With re-exam, the patient reportedly feels much better.  She is now is smiling and overall comfortable appearing.  HR 100, SBP 106, abdomen soft non-tender, mucous membranes glistening.  The patient is discharged home.

Now examine the difference in documentation between two providers charting on this case.

Provider # 1

Differential Diagnosis:  none listed.

Pulse ox Interpretation:  Pulse ox 98%.

Cardiac Monitor Interpretation:  none listed.

Labs:  “ordered”.

Medications:  “Saline,  Decadron,  Bicillin LA”

Discharge Diagnosis:  “Exudative Pharyngitis”

Provider # 2

Differential Diagnosis:  “Strep throat, mononucleosis, peritonsillar abscess, dyspepsia, hepatitis, pancreatitis, pregnancy, ectopic pregnancy, sinus tachycardia, SVT, other”

Pulse ox Interpretation:  “The pulse oximeter revealed 98% on room air which is not hypoxic and normal for the patient as interpreted by me.”

Cardiac Monitor:  “The rhythm was sinus tachycardia with heart rate in the 120s as interpreted by me.  The cardiac monitor was ordered secondary to the patient’s tachycardia and report of palpitations and to monitor for dysrhythmia. ”

Labs:  “Labs – see chart / reviewed.”

Medications:  “Normal saline 1 liter bolus,  Morphine 4mg IV,  Decadron 10mg IV,  Bicillin LA 1.2 million units IM”

Discharge Diagnosis:  “1. Exudative Pharyngitis,  2. Abdominal pain,  3. Nausea & Vomiting,  4. Dehydration,  5. Fever”

See the Difference?

  • The latter documentation detailed the associated risk and complexity involved in this case.
  • The appropriate differential diagnosis as well as the multiple diagnoses listed reflect the complexity of this case as well as the potential serious nature of the patient’s presenting medical problem.
  • Listing the differential diagnosis also substantiates the appropriateness of the diagnostic tests that were ordered.
  • This charting also indicates the provider was actively involved in the interpretation of data in the case.  (i.e. “as interpreted by me” and “see chart / reviewed”)
  • Finally, this documentation includes one of the therapeutic interventions that documentation guidelines recognize as “high risk”.  (i.e. “morphine 4mg IV”)

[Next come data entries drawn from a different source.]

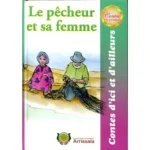 dar-soulami-al-hadita-9789954247235-CONTES-D'ICI-ET-D'AILLEURS-LE-PECHEUR-ET-SA-FEMME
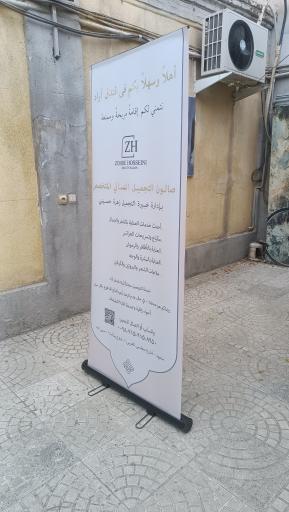 عکس شهر چاپ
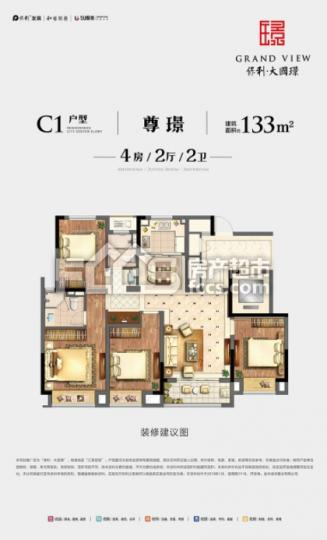 金华房产超市网 金华小区 江北小区 保利·大国璟户型编号 a3户型 楼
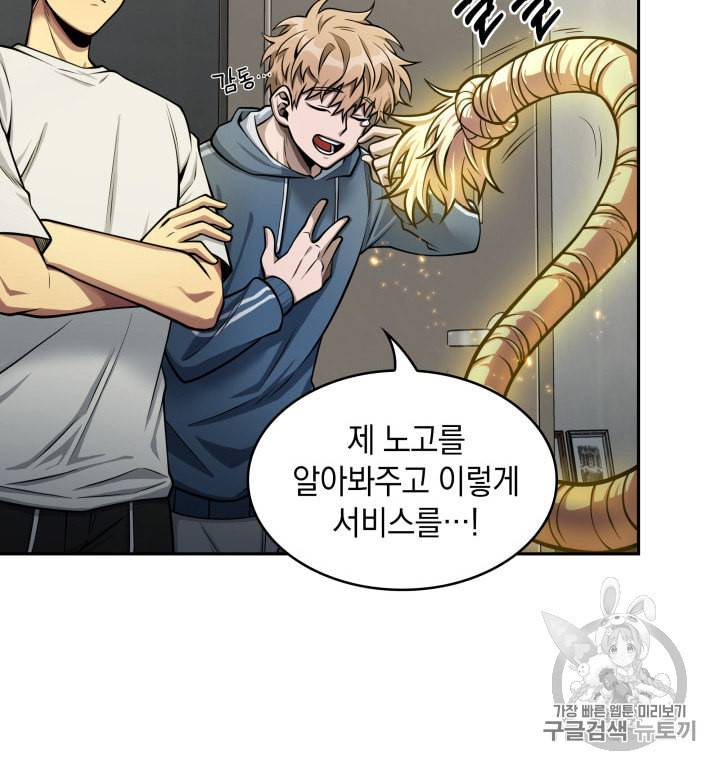 도굴왕 146화 10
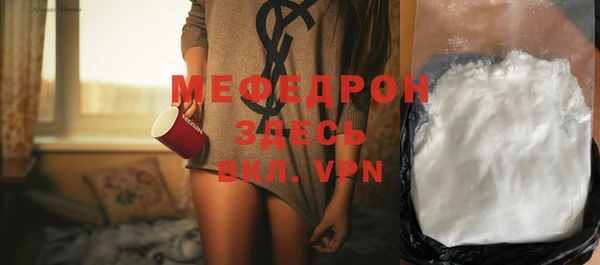 кокс Михайлов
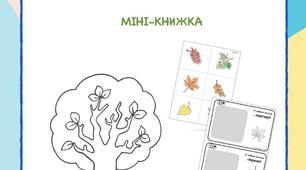 "Осіння прогулянка". Інтерактивна міні-книжка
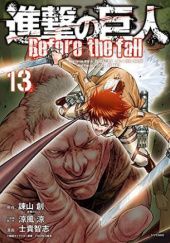 Okładka książki Attack on Titan: Before the Fall#13 Ryo Suzukaze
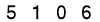salt-EBE54A25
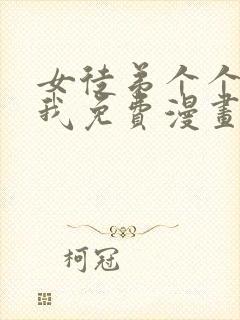 女徒弟个个想杀我免费漫画下拉式封面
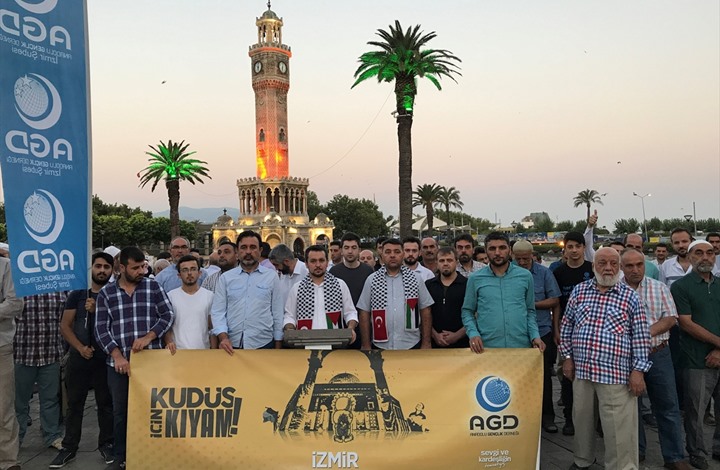 مظاهرات في عموم تركيا رفضا لقيود الاحتلال في الأقصى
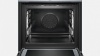 Духовой шкаф BOSCH HNG6764S6 купить с доставкой по Москве и Московской области в интернет-магазине АваТехно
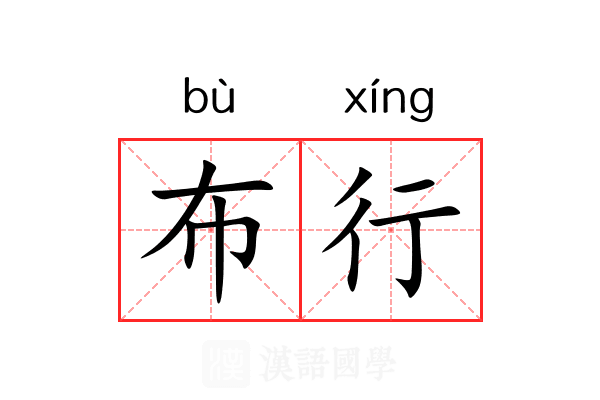 布行 布行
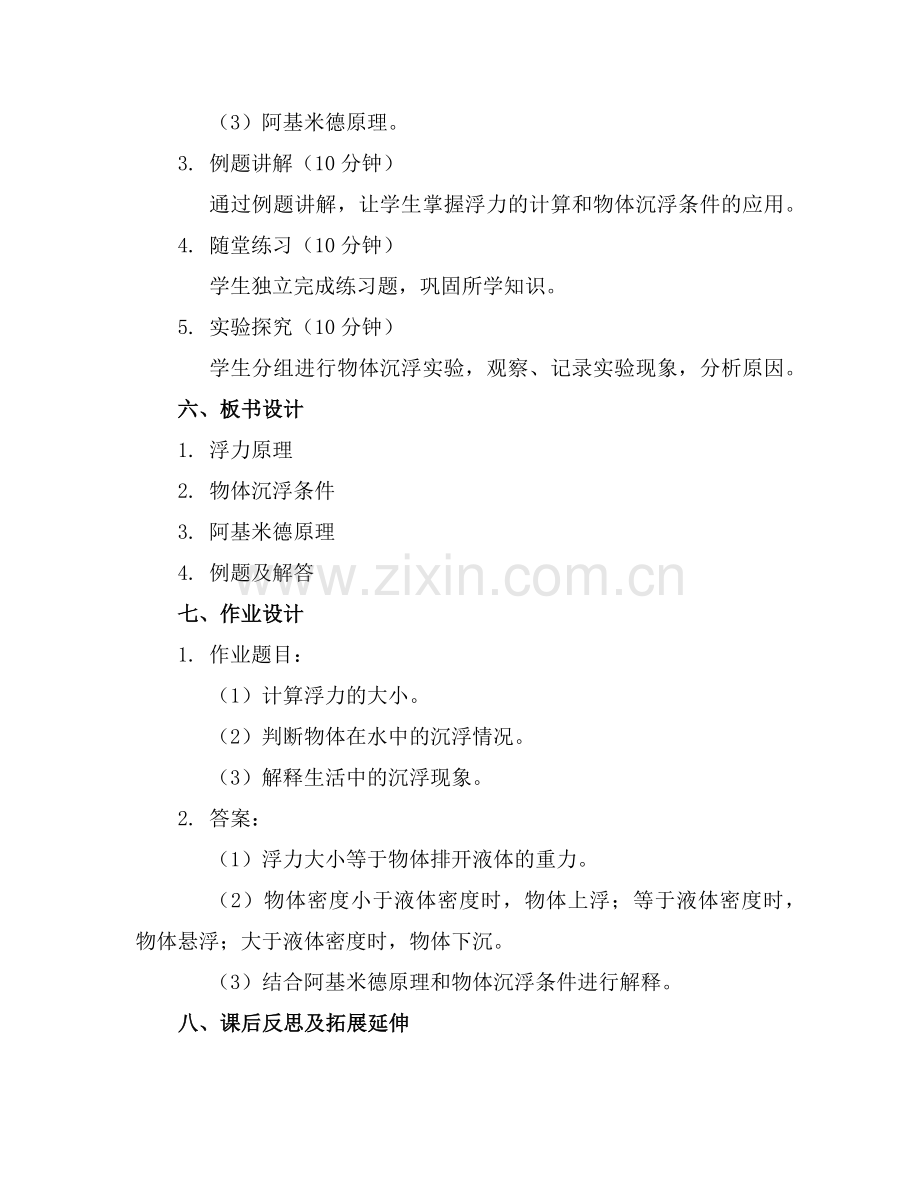 2025年科学沉与浮教案范例.doc_第2页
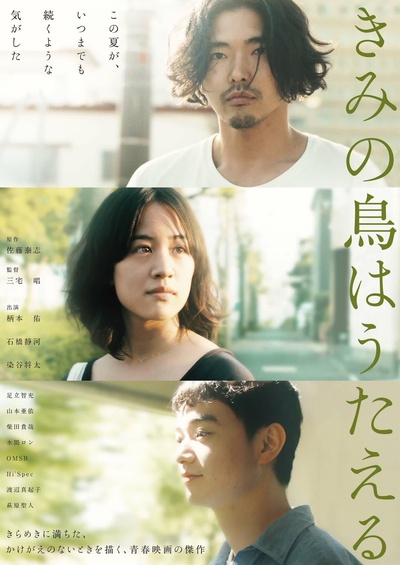 你的鸟儿会唱歌的海报-正式海报 日本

Keep in mind  –  Optimal charting leads to Optimal reimbursement.

As a result of having the appropriate documentation, coders are able to code optimally.

When approaching our charting, we should acknowledge the complexity of the cases we manage as well as the detail of the care we have provided.

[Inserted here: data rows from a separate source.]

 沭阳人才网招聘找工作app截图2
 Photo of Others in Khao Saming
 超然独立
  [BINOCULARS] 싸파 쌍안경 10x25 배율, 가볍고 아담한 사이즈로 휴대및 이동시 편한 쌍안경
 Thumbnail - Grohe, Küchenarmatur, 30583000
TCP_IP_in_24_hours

When proper documentation is performed,  downcoding is avoided,  and the appropriate level of reimbursement can be obtained by the provider for the service rendered.

Charting is our opportunity as physicians to appropriately detail the service that we have provided.

The goal is to obtain the proper compensation for the work that we do.

Optimize, not maximize  —  nothing more, and nothing less.